Thanks for the review Lesley. Wraith was on my list of books to look into. I'm glad to see that you liked it. I've been sitting on the fence about getting it.

The Invisible Cystalline Cave said...

I'm looking for the book, but I've yet to see it anywhere in Singapore. I guess I'll just have to wait until they actually import it. It sounds fascinating, and just the type of book I enjoy.

The "stream of consciousness" comment worries me a little, though. We have something similar (in almost the exact same wording except in a different language) in Chinese literature, a literary style that I really dislike, so I'm really hoping this isn't the same. That aforementioned Chinese style is a sort of continuous and rather random stream of thoughts that is only logical to the writer (or the character), and not necessary to the reader. Is that the style "Wraith" was written in?

And thanks for the review! :)

LesleyW said...

No - the stream of thoughts are linear, you won't have any trouble following them.
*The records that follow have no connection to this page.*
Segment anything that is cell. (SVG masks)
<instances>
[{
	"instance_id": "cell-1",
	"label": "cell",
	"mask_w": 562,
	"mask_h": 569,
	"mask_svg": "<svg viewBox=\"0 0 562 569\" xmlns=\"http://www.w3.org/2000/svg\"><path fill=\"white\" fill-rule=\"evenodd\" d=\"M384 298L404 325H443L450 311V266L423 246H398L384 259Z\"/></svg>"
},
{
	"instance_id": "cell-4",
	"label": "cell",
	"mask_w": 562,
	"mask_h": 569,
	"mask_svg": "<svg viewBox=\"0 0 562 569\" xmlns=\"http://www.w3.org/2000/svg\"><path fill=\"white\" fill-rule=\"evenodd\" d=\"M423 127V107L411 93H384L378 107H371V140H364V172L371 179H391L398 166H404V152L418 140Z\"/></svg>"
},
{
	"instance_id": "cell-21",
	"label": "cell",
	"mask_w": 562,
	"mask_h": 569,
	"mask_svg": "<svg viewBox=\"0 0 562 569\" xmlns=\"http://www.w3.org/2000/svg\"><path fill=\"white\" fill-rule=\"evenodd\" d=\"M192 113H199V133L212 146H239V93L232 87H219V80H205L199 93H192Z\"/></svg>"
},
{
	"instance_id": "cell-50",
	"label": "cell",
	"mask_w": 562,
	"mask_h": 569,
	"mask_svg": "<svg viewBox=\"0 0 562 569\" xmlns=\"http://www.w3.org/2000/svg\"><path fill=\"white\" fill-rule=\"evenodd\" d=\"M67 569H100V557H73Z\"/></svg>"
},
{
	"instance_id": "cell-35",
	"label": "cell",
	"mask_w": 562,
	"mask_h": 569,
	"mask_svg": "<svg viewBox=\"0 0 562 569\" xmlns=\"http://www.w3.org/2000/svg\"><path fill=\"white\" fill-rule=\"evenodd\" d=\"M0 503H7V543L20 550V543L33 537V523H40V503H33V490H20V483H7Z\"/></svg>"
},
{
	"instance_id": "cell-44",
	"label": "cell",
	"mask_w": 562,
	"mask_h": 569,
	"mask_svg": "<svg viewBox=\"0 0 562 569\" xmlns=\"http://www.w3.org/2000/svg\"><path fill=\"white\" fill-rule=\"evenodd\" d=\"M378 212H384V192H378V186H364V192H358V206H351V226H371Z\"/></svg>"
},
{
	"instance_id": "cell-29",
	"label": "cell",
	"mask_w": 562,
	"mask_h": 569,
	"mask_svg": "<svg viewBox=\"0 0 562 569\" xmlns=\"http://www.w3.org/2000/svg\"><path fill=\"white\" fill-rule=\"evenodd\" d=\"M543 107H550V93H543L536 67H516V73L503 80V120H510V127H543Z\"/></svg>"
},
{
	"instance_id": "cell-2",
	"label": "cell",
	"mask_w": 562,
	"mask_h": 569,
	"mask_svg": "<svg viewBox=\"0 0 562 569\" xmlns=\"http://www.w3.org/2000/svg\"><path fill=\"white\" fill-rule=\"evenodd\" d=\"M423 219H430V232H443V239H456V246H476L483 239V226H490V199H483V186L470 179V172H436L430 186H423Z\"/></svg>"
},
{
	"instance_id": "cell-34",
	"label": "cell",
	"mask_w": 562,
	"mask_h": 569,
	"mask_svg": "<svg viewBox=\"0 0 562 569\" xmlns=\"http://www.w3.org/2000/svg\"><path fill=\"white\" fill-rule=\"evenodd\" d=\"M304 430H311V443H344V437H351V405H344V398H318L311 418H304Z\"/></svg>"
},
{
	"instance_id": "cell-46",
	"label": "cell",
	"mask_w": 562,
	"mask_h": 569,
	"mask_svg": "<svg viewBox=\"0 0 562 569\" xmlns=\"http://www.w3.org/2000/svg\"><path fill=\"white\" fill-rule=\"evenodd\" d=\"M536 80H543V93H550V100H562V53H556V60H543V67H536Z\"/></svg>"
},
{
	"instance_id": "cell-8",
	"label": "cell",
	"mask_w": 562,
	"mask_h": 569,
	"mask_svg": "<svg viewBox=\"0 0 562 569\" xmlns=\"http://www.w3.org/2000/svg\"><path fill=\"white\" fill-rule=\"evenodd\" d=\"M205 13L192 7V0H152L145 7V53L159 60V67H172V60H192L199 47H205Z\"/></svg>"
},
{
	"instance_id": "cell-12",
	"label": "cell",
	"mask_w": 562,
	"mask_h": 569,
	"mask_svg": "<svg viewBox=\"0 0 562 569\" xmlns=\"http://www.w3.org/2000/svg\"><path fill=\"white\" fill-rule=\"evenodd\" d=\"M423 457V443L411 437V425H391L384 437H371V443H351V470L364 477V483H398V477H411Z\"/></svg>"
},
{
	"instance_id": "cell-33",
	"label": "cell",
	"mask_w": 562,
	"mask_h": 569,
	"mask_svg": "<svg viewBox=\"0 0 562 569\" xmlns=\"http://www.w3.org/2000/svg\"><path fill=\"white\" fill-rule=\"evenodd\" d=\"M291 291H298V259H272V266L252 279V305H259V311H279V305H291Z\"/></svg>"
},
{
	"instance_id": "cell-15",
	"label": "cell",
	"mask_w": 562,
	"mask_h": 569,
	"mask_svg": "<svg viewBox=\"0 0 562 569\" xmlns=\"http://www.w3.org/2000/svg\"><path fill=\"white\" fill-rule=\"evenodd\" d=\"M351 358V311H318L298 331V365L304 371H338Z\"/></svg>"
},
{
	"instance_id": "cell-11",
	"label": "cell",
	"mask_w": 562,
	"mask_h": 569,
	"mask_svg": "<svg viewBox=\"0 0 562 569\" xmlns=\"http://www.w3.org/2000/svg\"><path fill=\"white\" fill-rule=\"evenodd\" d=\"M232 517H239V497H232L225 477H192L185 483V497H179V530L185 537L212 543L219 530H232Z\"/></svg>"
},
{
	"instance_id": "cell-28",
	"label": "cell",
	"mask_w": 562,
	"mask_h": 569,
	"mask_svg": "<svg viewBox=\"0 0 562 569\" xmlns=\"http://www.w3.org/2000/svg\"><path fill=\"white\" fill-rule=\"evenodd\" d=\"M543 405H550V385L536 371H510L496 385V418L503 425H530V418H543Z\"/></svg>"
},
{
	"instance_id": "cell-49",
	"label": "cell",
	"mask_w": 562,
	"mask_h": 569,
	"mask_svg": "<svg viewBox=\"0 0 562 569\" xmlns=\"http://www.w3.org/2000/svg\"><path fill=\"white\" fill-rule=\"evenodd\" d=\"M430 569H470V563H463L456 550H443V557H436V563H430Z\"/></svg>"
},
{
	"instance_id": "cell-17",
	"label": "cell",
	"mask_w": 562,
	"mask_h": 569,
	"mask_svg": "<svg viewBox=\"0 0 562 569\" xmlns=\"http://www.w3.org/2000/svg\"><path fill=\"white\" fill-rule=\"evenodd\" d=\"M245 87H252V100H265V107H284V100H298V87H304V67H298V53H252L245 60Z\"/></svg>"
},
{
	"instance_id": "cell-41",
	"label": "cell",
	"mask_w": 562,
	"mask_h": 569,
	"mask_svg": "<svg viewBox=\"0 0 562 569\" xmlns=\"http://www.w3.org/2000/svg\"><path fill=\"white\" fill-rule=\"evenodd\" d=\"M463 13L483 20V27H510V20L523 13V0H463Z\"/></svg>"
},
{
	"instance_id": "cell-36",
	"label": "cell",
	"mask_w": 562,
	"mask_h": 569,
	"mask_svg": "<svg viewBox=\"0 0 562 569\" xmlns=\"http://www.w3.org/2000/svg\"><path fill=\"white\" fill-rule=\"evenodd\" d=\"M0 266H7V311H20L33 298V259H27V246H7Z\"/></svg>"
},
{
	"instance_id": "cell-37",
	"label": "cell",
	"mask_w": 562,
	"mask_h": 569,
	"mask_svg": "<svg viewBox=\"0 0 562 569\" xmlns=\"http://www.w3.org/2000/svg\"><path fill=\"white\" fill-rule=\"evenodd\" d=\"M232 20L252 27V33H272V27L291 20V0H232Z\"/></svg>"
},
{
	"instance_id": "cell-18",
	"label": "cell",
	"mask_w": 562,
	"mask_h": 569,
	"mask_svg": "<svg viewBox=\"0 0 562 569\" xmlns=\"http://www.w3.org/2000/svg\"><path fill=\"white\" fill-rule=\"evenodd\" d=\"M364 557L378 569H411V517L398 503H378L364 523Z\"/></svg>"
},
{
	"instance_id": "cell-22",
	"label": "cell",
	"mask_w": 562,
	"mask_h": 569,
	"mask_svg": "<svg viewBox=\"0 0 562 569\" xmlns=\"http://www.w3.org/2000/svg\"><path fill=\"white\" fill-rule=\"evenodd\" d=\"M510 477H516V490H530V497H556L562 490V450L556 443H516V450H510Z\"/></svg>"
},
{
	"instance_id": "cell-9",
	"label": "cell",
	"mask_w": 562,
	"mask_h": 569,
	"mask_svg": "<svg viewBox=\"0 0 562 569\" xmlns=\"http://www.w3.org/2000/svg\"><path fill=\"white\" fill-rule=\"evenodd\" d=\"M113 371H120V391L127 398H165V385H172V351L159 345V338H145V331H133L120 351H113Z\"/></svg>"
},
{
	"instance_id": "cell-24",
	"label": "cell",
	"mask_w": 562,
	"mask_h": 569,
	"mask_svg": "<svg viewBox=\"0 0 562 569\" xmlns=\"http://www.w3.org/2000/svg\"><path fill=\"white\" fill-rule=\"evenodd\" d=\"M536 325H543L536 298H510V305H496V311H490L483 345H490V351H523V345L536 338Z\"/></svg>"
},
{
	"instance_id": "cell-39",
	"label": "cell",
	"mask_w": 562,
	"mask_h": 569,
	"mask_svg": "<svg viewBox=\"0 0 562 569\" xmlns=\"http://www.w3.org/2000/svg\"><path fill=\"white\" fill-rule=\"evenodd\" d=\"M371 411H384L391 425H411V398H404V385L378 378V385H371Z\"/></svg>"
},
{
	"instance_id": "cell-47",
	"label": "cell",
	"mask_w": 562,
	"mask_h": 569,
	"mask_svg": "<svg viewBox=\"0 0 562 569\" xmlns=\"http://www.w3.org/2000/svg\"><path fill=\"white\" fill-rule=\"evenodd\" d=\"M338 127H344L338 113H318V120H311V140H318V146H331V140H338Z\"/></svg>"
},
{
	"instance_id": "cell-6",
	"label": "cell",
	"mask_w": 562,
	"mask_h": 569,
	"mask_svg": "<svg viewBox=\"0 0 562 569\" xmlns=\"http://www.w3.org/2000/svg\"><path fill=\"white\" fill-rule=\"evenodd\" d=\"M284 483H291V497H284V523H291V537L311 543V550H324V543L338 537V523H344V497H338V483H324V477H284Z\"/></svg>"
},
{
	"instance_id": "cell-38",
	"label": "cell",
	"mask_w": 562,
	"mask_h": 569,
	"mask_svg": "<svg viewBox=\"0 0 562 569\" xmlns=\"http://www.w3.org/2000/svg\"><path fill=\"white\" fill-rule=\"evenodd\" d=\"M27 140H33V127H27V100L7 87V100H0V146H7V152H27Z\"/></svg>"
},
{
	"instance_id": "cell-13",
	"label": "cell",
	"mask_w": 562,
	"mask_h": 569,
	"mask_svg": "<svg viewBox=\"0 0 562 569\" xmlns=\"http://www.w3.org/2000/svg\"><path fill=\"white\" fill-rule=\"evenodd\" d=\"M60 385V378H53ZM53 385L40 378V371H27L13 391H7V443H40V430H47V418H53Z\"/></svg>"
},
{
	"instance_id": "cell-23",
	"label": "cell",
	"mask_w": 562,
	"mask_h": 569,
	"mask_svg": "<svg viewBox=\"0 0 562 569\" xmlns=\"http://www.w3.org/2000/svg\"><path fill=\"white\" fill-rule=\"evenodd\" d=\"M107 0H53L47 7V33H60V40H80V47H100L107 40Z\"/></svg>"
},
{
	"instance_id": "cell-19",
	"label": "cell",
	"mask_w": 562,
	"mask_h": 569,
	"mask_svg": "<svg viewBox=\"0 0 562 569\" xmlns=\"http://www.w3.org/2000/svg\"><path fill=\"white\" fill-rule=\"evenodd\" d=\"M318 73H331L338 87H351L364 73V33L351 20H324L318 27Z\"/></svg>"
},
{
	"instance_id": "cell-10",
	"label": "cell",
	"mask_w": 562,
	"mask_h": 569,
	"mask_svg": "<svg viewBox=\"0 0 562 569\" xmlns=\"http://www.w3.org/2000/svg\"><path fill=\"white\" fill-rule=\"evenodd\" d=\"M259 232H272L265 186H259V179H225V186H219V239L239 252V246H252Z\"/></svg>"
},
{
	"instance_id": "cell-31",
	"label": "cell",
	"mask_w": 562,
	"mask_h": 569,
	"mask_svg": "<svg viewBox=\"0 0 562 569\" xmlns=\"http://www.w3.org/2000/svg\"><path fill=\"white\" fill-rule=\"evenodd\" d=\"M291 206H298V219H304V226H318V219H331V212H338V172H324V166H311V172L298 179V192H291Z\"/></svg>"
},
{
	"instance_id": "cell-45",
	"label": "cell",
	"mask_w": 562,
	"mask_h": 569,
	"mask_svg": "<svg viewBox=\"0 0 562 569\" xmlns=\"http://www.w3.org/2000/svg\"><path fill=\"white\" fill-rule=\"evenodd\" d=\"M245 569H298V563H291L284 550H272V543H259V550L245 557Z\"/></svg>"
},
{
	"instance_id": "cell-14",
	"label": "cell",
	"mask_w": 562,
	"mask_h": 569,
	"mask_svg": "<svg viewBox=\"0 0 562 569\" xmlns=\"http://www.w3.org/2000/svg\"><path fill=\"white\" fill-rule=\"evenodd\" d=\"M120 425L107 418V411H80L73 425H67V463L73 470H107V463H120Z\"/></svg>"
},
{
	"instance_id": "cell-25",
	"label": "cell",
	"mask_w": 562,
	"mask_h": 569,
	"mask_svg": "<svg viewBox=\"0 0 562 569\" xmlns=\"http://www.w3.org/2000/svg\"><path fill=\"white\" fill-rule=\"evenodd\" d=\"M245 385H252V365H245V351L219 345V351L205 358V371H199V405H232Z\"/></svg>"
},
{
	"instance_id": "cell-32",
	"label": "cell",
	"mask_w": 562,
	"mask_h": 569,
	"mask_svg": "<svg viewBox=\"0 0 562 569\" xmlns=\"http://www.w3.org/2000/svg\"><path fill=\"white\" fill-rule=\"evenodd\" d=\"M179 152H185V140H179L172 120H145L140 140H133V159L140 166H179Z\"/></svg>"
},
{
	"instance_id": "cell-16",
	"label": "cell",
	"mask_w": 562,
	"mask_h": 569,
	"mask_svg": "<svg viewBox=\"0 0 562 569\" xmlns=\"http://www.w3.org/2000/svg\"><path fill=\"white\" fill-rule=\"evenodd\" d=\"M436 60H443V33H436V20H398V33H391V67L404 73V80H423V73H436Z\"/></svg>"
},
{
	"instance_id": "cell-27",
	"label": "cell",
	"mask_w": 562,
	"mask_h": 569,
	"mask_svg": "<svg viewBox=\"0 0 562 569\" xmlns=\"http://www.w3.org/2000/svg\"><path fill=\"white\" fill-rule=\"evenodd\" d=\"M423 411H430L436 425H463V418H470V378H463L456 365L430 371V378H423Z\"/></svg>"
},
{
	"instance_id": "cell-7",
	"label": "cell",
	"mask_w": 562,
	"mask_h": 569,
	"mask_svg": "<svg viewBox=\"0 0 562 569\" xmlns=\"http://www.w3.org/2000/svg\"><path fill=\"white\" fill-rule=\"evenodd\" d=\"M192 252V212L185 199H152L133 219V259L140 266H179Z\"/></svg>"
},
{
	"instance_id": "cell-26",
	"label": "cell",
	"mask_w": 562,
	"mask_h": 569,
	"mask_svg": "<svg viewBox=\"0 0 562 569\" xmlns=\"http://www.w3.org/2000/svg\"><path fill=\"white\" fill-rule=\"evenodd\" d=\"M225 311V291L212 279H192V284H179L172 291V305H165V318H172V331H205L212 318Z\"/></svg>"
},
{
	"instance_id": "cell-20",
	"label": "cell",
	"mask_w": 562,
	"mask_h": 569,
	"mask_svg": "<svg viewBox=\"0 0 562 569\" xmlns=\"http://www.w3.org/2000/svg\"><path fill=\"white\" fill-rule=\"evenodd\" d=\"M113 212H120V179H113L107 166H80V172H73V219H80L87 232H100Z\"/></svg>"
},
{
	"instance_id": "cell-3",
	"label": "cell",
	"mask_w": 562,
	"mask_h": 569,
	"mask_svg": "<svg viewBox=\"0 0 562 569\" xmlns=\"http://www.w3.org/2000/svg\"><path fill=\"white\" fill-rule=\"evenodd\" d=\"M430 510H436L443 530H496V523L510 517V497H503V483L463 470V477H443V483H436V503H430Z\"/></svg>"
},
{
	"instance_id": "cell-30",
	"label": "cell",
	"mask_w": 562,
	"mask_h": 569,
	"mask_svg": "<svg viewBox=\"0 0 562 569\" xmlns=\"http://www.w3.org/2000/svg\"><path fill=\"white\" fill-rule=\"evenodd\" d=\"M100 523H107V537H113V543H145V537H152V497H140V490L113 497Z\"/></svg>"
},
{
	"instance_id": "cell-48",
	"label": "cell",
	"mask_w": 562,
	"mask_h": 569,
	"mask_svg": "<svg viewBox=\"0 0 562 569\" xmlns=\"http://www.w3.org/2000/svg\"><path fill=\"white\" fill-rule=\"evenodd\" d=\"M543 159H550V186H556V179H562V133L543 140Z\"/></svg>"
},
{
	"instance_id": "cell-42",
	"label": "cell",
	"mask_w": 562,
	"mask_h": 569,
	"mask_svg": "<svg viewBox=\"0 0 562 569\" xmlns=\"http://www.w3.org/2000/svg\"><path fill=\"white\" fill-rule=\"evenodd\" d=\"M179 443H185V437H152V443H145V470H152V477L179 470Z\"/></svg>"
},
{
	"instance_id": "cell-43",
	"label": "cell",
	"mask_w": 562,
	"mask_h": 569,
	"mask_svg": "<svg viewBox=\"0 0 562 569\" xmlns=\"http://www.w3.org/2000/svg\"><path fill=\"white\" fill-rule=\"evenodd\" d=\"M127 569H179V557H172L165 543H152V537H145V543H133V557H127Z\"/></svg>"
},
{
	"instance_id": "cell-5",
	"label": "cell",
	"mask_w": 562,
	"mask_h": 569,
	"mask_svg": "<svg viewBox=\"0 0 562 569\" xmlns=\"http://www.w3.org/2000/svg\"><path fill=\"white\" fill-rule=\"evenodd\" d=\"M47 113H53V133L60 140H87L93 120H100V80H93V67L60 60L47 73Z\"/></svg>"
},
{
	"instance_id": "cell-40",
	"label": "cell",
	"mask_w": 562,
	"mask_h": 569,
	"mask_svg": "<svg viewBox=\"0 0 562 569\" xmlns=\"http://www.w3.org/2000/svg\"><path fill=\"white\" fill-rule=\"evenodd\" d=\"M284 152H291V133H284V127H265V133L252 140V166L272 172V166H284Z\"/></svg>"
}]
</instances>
But I think in most first person stories the narrative sticks very closely to the plot, even whilst your in the protagonist's head.

Zoe's mind will wander and you wander with her. It's all relevant because it's to do with her character and how she feels and thinks. But it's not always 'on plot'. But I think it works very well. Kind of like you're telepathic and seeing right into her thoughts.

clare said...

This sounds interesting I'm going to have to get hold of a copy.

There seems to be quite a few first person lately, I've picked up a few.

LesleyW said...

Clare - Fingers crossed that you like it. :)

Naomi said...

I started my copy this morning. Very intriguing first chapter, although it was a bit of an info-dump. I'm looking forward to really getting into the story.

LesleyW said...

Very interested to hear what everyone else has to say.

Naomi - Yeah...that was what I meant about Zoe explaining the mechanics of astral travel. I guess when it's a more original concept than vampires or werewolves a certain amount of infodumping is going to happen.

jepad said...


I just finished Wraith over the weekend. I really enjoyed it. I thought the writing was great, Zoe was fun, and the supporting cast was interesting.

Like you, I didn't think PW did a great job explaining the hierarchy of Phantasms and symbionts. I kept reading and re-reading without really getting WHAT a symbiont was.

I thought the twists at the end were a little too much. It seemed like it became needlessly complicated about who was double-crossing whom.

The epilogue...okay, I can't say I remember exactly what happened in the epilogue. Although the connection with TC was interesting and I'm looking forward to seeing how that played out.

I'm unsure about the romantic entanglements in the book. The cop (Daniel?) seemed really cute and cool at first. But since he was clueless about what was really happening, there was a certain keystone cop feel to him. Like he just ran around being mostly ineffectual. I think to really bring him into the story, he's going to have to find out about Zoe's ability.

I did like that he wasn't the usual hulking alpha male that dominates the genre. And I love a man with glasses. LOL.

scooper said...

I enjoyed the book. I like the way Ms. Weldon made me wonder about the gray areas of life and how hard it is to draw a line and stand on one side of it. There is no clear good or evil and TC's character helped with that. I didn't get the attraction to Daniel though.

scooper said...

Oh yeah, I forgot to mention my confusion of TC being described as drooling in the beginning and then somehow sexually appealing at another point. I've gotta thing for Vin Diesel but a drooling Vin is gross.

LesleyW said...

Scooper - I thought of Daniel as being like Dr. Jackson off Stargate. :)

And TC I thought of him as being one of those bad guys that are equally compelling and repulsive at the same time. When Zoe first meets him she's repelled but eventually she's drawn to him as well. It's interesting that she doesn't really remember being with him except as fragments. I'm hoping their relationship will be explored in more detail in future books.

Anonymous said...

The beginning of this book was quite fasinating, but around the middle, it just went down hill and became increasingly illogical and silly.